Offense vs Offence
There are many words in English language with spelling differences in their British and American variations. This is very confusing for non-natives or for students learning English as a second language. A pair of words consisting of words like offence and offense crates dilemma for many as they cannot make out any differences between these two versions or spellings. Let us take a closer look if indeed there is any difference between offence and offense.
American version of the word contains s instead of c, and so it is offense. Offense is a crime or felony that is punishable according to the provisions of law. In a gathering, a person who is seen as ill-mannered and not showing courtesy is labeled as offensive.
Offense is also a noun that describes the act of attacking the enemy as in team sports or even individual sports such as fencing, boxing and MMA. In soccer or basketball, the team having possession of the ball and moving forward to the goal of the opposing team is said to be on the offensive.
Offence is a word in British English, and hence it is used in all commonwealth countries. The origins of the word offence lie in French Offens, which is the word meaning misdeed. The French word is of course inspired by Latin Offensus that equates with annoyance in English. Being on the offence means involved in action or attacking the enemy. When you feel hurt or wounded by the action or words of someone else, you say you have been offended. If someone is not behaving like a gentleman and shows a general lack of politeness, he is said to be offensive. Of course, offence is an act of a crime punishable by law.
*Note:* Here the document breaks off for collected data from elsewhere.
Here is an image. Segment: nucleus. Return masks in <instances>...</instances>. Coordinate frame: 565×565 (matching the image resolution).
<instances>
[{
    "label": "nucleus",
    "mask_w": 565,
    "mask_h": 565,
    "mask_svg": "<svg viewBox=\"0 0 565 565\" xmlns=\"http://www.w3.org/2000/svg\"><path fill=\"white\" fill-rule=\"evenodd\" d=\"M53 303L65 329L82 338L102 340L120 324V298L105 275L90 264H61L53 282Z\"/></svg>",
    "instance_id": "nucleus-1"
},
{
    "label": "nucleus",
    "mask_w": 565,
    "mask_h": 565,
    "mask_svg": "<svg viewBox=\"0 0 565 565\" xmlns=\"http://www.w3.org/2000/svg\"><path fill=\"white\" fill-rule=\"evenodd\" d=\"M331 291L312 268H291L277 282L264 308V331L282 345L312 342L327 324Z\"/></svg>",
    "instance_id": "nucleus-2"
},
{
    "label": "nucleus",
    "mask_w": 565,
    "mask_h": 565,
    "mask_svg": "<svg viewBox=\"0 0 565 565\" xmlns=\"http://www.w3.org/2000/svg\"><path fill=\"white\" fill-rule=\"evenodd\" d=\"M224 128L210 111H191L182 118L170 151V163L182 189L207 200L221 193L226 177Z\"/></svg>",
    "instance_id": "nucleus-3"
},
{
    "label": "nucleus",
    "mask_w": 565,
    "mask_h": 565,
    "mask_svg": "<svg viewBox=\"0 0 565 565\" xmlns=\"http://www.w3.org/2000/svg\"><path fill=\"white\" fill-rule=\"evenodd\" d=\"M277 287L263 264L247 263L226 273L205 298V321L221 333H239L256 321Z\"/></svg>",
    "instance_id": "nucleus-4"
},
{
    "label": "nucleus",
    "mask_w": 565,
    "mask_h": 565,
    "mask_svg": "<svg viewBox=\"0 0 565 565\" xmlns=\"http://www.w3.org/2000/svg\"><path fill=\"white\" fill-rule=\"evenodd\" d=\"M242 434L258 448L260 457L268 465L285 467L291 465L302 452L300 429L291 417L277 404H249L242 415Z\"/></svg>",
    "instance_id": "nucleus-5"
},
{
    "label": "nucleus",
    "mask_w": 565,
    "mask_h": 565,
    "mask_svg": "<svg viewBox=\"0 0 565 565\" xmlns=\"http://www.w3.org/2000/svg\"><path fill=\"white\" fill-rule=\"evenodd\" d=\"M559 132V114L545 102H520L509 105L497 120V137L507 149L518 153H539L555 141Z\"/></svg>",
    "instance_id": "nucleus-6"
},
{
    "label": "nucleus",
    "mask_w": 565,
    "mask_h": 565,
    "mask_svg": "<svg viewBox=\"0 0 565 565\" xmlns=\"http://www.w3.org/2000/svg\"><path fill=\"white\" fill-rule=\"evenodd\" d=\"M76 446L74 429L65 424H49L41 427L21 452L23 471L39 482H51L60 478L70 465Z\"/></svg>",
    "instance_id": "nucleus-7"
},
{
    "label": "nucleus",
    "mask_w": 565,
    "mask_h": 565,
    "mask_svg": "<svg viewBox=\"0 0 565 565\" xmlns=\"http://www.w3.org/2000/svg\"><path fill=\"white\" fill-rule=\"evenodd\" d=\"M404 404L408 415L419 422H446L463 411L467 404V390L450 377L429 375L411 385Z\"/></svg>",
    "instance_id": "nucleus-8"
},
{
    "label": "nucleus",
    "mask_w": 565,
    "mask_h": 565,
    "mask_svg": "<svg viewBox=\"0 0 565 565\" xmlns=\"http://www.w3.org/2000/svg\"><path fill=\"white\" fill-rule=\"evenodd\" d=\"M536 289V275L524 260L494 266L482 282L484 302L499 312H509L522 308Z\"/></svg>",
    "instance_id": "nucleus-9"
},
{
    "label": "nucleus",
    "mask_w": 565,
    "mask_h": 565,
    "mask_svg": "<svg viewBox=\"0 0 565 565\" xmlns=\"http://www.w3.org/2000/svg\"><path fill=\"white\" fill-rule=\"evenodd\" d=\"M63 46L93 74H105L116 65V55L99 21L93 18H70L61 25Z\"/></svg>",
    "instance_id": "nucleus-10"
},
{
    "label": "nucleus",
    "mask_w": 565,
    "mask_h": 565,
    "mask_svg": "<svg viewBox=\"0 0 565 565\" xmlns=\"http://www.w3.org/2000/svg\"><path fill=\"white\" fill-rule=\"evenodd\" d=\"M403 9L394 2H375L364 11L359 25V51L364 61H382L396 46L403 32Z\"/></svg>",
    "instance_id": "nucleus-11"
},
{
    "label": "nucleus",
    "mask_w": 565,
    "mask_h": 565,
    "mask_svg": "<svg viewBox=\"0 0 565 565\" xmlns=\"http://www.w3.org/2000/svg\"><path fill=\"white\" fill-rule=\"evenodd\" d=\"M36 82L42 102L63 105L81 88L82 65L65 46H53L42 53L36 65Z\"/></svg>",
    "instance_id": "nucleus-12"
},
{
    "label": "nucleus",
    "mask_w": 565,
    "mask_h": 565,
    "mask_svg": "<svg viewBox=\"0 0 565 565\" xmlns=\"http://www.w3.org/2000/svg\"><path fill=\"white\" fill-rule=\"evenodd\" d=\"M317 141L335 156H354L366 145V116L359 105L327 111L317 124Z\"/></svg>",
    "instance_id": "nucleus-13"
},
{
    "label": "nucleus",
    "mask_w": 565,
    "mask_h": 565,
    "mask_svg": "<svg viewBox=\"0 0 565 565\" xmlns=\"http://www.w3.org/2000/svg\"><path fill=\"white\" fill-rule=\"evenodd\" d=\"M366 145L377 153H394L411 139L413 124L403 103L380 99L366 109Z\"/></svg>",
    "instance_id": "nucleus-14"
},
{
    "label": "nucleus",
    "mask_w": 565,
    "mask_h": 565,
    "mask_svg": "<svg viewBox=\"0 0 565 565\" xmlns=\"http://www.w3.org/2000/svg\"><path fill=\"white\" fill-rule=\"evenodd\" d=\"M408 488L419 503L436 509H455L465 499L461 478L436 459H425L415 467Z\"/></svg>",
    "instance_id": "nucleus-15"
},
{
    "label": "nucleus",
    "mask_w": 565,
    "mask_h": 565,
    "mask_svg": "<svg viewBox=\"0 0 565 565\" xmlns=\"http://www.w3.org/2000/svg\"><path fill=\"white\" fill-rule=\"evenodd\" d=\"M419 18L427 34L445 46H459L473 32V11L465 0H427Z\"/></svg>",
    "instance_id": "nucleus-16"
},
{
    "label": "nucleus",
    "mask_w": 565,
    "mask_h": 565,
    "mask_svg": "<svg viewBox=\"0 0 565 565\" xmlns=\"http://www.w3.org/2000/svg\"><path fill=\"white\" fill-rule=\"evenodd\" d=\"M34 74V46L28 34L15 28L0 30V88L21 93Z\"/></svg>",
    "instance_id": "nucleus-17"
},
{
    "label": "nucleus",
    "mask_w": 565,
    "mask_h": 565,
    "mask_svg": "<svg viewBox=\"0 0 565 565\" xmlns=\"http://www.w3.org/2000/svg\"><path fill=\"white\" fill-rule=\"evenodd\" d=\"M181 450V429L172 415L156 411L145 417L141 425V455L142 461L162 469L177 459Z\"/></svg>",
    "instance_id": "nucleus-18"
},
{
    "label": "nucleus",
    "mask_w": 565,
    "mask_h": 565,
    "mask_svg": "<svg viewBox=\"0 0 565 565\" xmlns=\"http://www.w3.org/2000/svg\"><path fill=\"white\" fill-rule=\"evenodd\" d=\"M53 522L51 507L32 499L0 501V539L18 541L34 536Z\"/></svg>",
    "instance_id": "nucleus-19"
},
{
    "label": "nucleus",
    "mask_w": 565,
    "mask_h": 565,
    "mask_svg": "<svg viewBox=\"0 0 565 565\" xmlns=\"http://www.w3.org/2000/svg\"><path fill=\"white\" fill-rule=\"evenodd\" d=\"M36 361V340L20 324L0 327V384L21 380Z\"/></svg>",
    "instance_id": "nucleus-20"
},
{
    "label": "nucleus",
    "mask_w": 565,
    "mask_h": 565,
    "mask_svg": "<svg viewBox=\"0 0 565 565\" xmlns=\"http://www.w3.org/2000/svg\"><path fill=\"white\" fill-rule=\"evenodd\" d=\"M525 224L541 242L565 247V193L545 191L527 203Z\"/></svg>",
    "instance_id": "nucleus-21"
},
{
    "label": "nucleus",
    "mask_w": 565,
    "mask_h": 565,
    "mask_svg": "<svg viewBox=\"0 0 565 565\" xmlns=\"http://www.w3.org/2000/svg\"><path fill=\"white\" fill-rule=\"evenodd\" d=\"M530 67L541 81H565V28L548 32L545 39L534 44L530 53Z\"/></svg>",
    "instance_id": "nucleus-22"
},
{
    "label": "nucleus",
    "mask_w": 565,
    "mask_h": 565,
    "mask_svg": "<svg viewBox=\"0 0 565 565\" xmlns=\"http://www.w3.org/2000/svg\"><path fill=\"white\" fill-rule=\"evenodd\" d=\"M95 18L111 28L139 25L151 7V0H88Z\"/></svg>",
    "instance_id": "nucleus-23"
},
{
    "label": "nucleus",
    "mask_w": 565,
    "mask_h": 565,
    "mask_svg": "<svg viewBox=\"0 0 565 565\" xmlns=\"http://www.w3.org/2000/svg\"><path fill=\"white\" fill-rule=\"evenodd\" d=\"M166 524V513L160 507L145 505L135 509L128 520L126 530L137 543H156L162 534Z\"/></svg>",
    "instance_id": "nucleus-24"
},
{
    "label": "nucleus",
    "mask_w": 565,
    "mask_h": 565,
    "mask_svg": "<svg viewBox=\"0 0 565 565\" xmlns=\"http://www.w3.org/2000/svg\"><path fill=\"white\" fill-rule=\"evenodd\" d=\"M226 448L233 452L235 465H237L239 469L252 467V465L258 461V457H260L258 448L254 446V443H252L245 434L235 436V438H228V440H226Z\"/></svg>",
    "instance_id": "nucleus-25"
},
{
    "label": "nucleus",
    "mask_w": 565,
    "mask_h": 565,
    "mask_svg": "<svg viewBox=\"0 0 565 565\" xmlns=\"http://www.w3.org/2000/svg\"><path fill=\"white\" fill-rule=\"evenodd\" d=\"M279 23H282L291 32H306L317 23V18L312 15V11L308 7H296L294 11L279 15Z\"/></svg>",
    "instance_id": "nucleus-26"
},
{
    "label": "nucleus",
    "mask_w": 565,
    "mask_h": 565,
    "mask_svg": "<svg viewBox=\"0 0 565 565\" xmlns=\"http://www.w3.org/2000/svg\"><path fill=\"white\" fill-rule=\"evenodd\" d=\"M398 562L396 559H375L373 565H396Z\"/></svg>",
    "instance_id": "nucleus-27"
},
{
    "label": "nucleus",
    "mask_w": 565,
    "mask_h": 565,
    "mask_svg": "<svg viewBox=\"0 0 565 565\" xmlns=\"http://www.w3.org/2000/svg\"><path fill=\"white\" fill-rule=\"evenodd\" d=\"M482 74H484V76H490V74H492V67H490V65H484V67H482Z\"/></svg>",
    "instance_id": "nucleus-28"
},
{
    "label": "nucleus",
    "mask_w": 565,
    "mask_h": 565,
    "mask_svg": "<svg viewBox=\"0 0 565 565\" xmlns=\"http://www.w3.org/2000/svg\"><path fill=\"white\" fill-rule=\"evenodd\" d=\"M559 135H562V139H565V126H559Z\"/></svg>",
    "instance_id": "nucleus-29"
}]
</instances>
What is the difference between Offense and Offence?
• There is no difference between offence and offense. If anything, the difference pertains to British and American spelling variations.
• Offence is the spelling used in UK and most of the commonwealth countries whereas offense is the spelling preferred by Americans.
• The difference between offence and offense is similar to the difference between defence and defense or the difference between licence and license.
• No offence is a good example where the word is used as a reprimand that is gentle in nature.